The art of acting in restoration comedy, the buoyant, often bowdy romps which celebrated the reopening of the English theatres after Cromwell's dour reign, is the subject of Simon Callow's bold investigation. There is cause again to celebrate as Callow, one of Britain's foremost actors, aims to restore the form to all its original voluptuous vigor. Callow shows the way to attain clarity and hilarity in some of the most delightful roles ever conceived for the theatre.

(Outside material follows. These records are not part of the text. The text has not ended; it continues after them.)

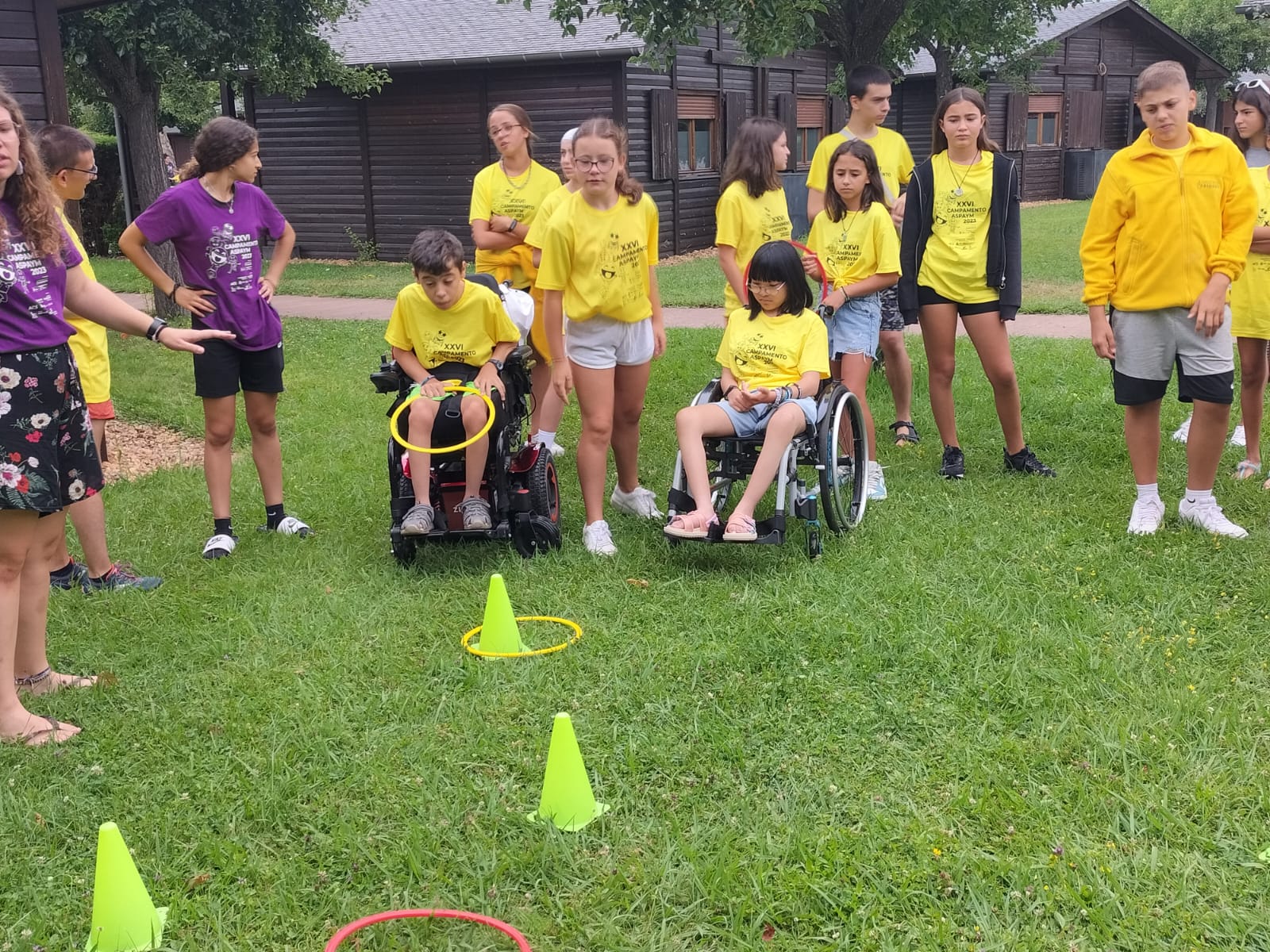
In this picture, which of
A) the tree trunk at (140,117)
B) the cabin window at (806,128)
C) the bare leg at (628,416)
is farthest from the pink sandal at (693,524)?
the cabin window at (806,128)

A brilliant and informative discussion of how to make restoration comedy work on the modern stage. This style of drama needs to be presented in a way that meets its needs, maximises its pleasures, and works for modern audiences that are accustomed to quite different theatrical conventions. You don't have to be an actor or a theatrical professional to benefit from and enjoy this book, just someone who cares about theatre and/or enjoys reading restoration comedies. All drama is meant to be performed not just read, so thinking about the performative qualities of these plays can help make sense of them for audiences, students, and scholars. Highly recommended if you have any interest in theatre or in the literature of the seventeenth century.
The play he uses as his example text is The Relapse, by John Vanbrugh, in which he played Lord Foppington.

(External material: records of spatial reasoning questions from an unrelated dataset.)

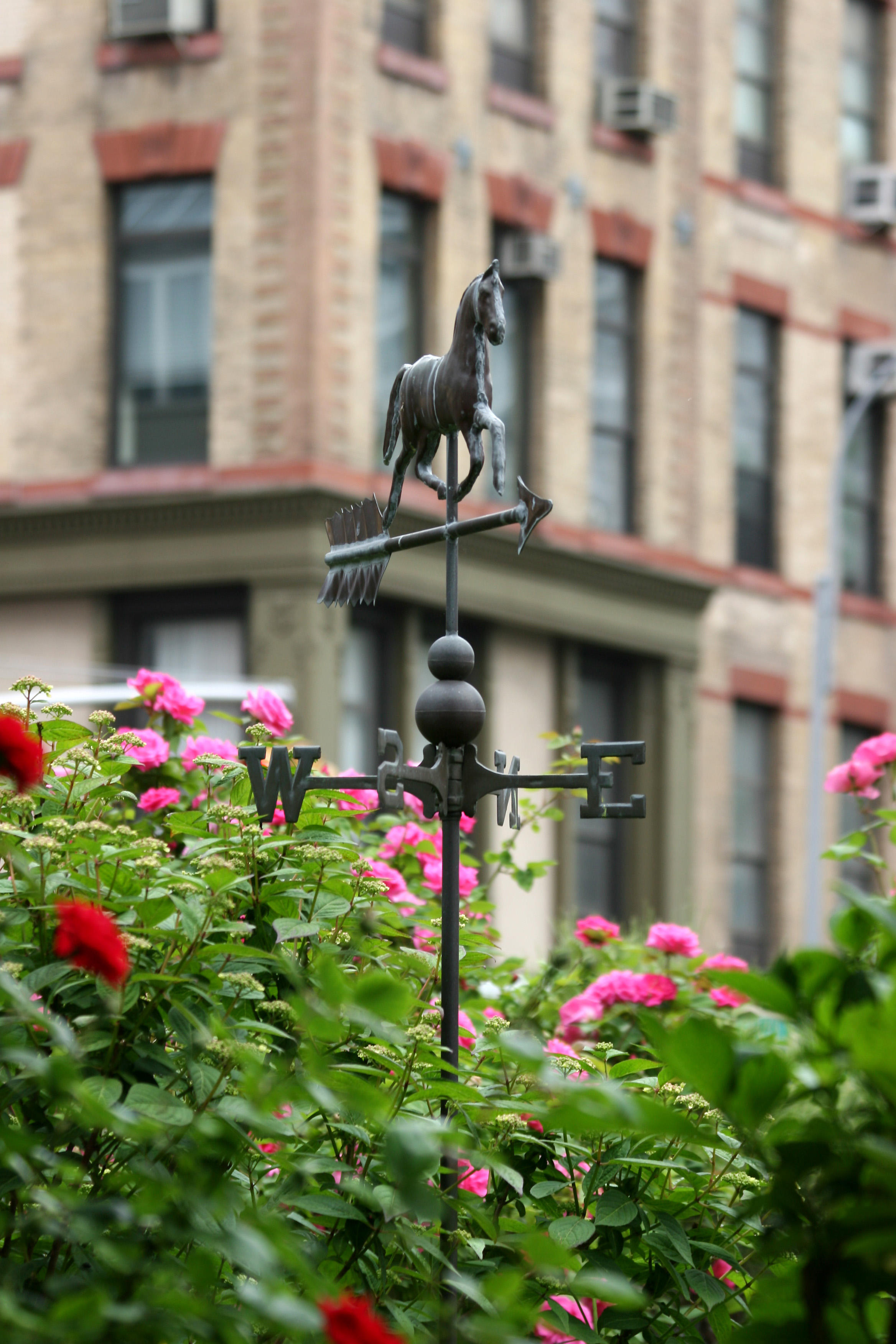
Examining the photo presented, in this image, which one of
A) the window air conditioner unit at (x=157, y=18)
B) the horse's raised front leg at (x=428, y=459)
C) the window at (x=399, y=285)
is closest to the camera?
the horse's raised front leg at (x=428, y=459)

I am so glad I read a review of this book somewhere and decided to pick it up. This book is a companion to a BBC series on acting, a master class. Simon Callow writes lucidly and concisely about so many subjects in this short book: the history of the Restoration period in England, the history of English theater of this period, what a soliloquy does in a play and how the actor should approach it, how actors should approach their roles, how to perform Restoration comedies for modern audiences, and many other topics. Mr. Callow elucidated the clearest, most helpful ideas about soliloquies I have read in all my years of acting and attending plays, and did it in only two or three pages. I highly recommend this little book, not just to actors, or even theater-goers, but anyone interested in the intersection between entertainer and audience.